Given passage>
Recap: Cavs 107, Thunder 91 (Or, Grading on a Curve)

2017-01-30 Off By Tom Pestak

https://www.youtube.com/watch?v=Q991ZOpoVjE

The Cavs used two Kyrie Irving-led bursts to separate themselves from the Oklahoma City Thunder during a Sunday matinee matchup that saw LeBron James tally his 20,000th point as a Cavalier.  Kevin Love did not return to the game after halftime and will not travel with the team to Dallas.  He’s going to get an MRI on his ailing back.

1st Quarter:

The first quarter was like watching a bad pickup game – plenty of exercise running up and down and very few makes.  Both teams keyed in on the isolation scorers which led to a bevy of wide open 3-point shots.  Combined, the Cavs and Thunder missed all 15 shots from beyond the arc in the 1st quarter.  Kevin Love and Iman Shumpert each went 0-4 in the frame.  After 1, the Thunder led 24-22.

Recorded information>
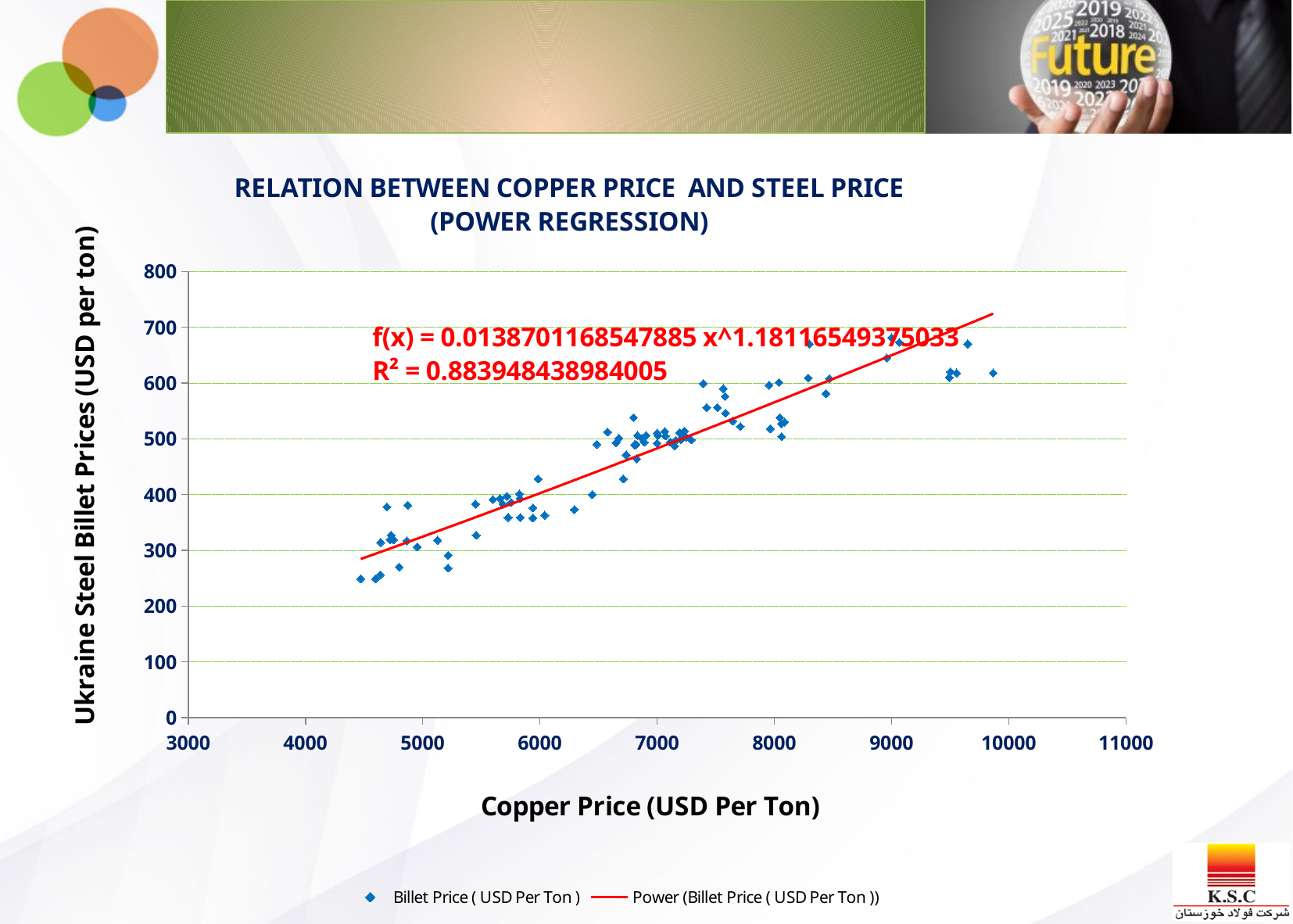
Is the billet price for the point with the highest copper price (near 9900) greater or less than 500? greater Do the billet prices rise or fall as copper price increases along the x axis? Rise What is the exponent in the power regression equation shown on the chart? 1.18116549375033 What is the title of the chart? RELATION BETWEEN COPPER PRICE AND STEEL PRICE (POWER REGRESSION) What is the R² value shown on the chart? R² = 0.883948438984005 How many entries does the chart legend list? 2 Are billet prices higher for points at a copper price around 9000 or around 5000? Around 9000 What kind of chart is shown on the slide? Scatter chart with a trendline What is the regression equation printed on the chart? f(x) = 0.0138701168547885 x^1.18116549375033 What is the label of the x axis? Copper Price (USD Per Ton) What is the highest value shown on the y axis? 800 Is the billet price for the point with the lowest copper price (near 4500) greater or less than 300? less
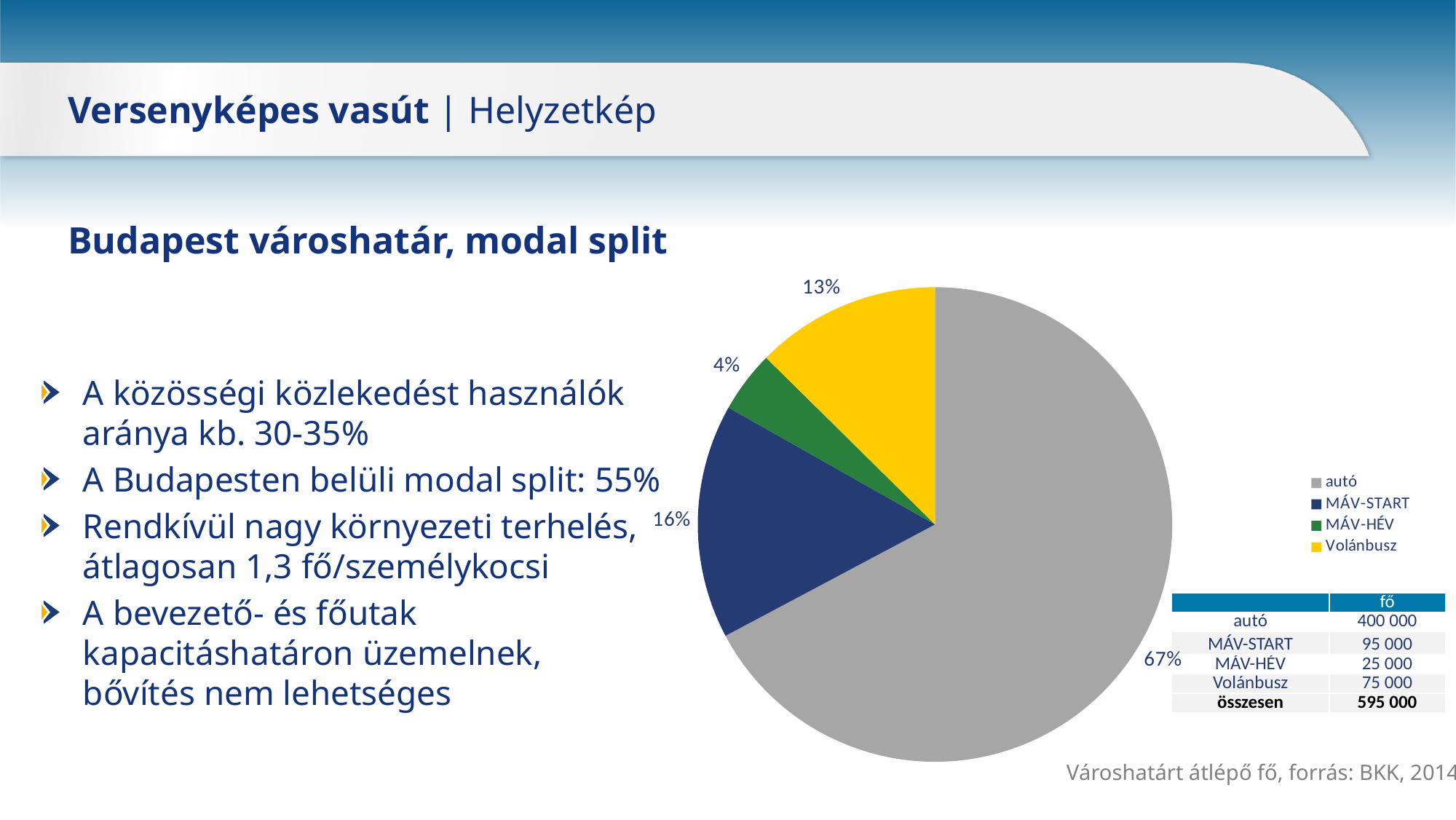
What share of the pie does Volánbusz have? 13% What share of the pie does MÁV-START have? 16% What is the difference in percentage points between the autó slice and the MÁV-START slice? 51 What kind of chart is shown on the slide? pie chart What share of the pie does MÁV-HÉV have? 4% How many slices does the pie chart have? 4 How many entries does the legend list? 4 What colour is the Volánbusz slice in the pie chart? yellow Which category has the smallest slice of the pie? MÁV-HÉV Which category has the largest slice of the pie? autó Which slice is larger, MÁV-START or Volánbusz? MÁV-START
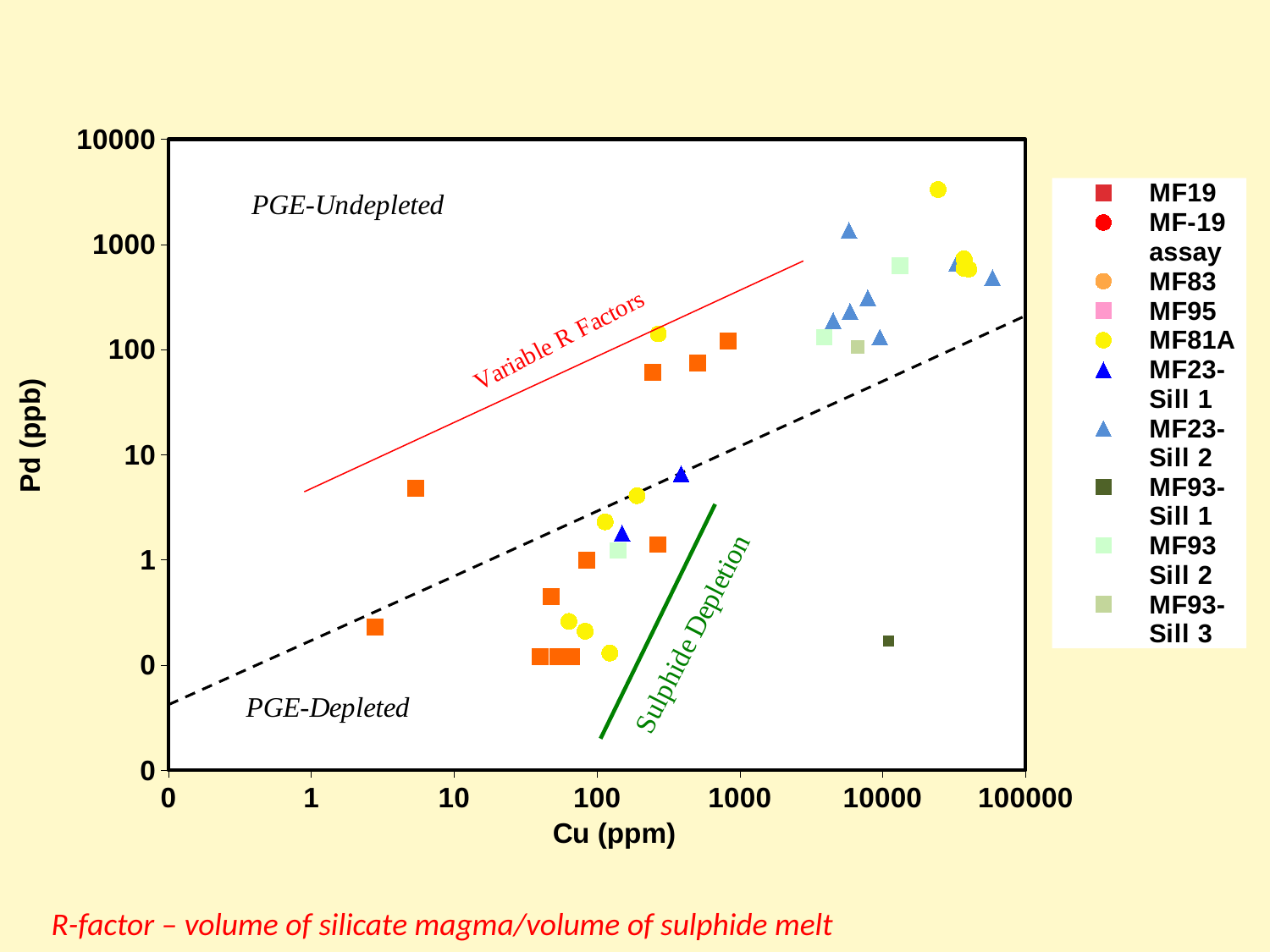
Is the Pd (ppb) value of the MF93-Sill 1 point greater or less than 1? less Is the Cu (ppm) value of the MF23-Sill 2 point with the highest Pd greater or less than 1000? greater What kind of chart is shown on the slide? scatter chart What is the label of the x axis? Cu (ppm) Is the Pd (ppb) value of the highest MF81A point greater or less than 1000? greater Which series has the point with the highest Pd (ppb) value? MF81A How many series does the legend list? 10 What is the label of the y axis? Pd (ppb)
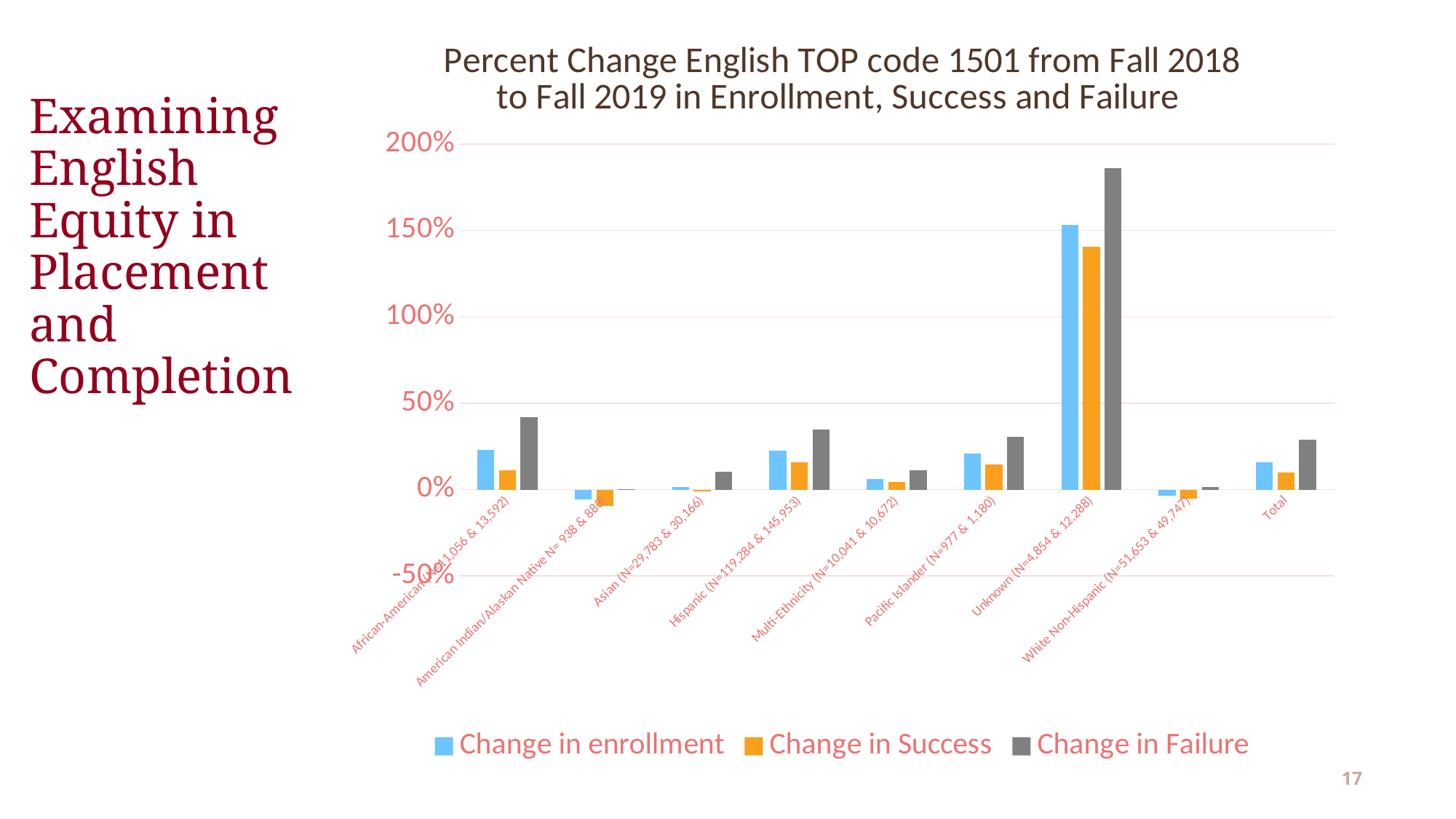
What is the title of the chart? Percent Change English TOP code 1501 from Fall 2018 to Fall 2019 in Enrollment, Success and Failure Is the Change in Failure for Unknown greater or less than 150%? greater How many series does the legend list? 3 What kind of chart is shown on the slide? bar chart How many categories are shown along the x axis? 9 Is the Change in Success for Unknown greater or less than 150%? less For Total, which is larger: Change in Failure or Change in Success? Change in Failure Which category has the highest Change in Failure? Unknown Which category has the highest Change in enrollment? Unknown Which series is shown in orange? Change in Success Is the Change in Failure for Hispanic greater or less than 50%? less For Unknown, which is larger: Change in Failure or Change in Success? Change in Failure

Requirement 1>
Condense the paragraph of the Cavs-Thunder recap that begins "The first quarter was like watching" into a short bulleted list, keeping its main facts.
Requirement 2>
Write out a passage of the Cavs-Thunder recap word for word. Begin at the words "https://www.youtube.com/watch?v=Q991ZOpoVjE" and stop after "his ailing back.".

Solution 1>
- The first quarter played like a bad pickup game: a lot of running up and down and very few made shots.
- Both teams focused on the isolation scorers, which left many 3-point shots wide open.
- The Cavs and Thunder together missed all 15 of their 3-point attempts in the quarter.
- Kevin Love and Iman Shumpert each went 0-4.
- The Thunder led 24-22 after the first quarter.

Solution 2>
https://www.youtube.com/watch?v=Q991ZOpoVjE

The Cavs used two Kyrie Irving-led bursts to separate themselves from the Oklahoma City Thunder during a Sunday matinee matchup that saw LeBron James tally his 20,000th point as a Cavalier.  Kevin Love did not return to the game after halftime and will not travel with the team to Dallas.  He’s going to get an MRI on his ailing back.